Hi,
I have several tables connected in the following way:
db.define_table('table_1',
Field('name',unique=True))
db.define_table('table_2',
Field(....),
.....
Field('ref_t1','reference table_1',requires=IS_IN_DB(db,db.table_1.id,'%(name)s')))
db.define_table('table_3',
Field(....),
.....
Field('ref_t2','reference table_2',requires=IS_IN_DB(db,db.table_2.id)))
db.define_table('table_4',
Field(....),
.....
Field('ref_t2','reference table_2',requires=IS_IN_DB(db,db.table_2.id)))
Ignoring for the moment the connection with table_1, I would like to add in the view for table_2 a direct link to edit table_3 (every grid row of table_2 as a 1-to-1 connection with a single instance of table_3 or 4).
Using grid I'm trying to set a link this way:
grid=SQLFORM.grid(db.table_2,.....,links = [lambda row: A ('modify', _href=URL('index', args=['edit','table_3', db(db.table_3.ref_t2==row.id).select(db.table_3.id).first().id],user_signature=True),_class="btn")])
but it is not working and I can't understand why, since if I substitute "row.id" hardcoding the id of the row in the grid, it is working (clearly only for one row).
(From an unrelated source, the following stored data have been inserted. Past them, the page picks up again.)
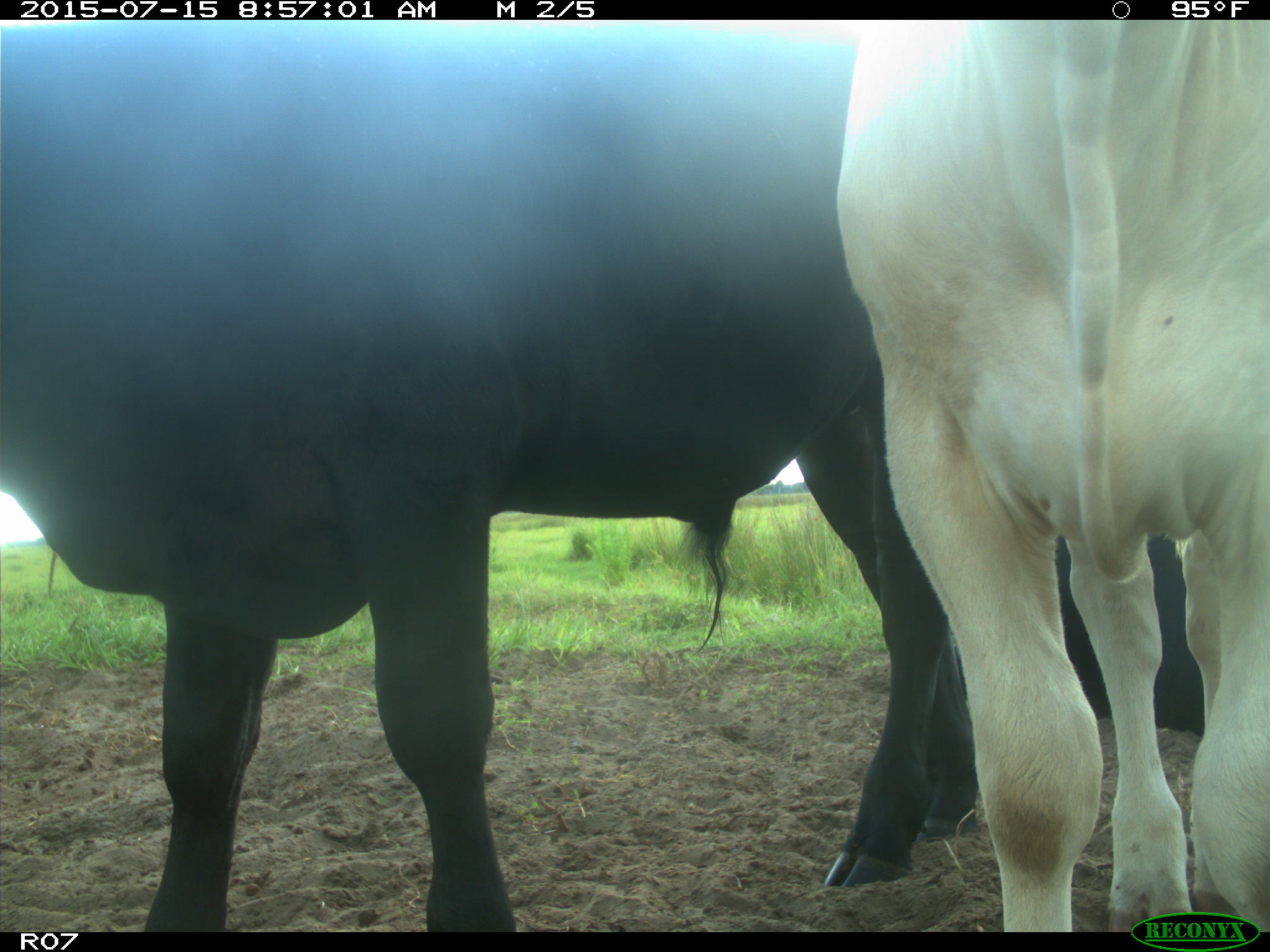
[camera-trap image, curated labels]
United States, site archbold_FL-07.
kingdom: Animalia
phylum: Chordata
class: Mammalia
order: Artiodactyla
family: Bovidae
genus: Bos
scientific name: Bos taurus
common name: domestic cow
The error is: <type 'exceptions.AttributeError'> 'NoneType' object has no attribute 'id'
An other option might be to change the link that display the children list in smartgrid to point directly to the edit page for the only child, but I'm not sure how to do it.
Any suggestion on how to solve this?
Thanks.
def index():
grid=SQLFORM.grid(db.table_2, create=False, editable=True, searchable=False, details= True, csv=False,links=[lambda row: getLink(row)])
return locals()
def getLink(row):
try:
test=db(db.table_1.id==row.ref_t1).select(db.table_1.name).first().name
except:
link=''
else:
if test =='table_3':
tb=db.table_3
else:
tb=db.table_4
ID=db(tb.ref_tb2==row.id).select(tb.id).first().id
link= A('modify',_href=URL('index',args=['edit',test,ID],user_signature=True),_class='btn btn-default')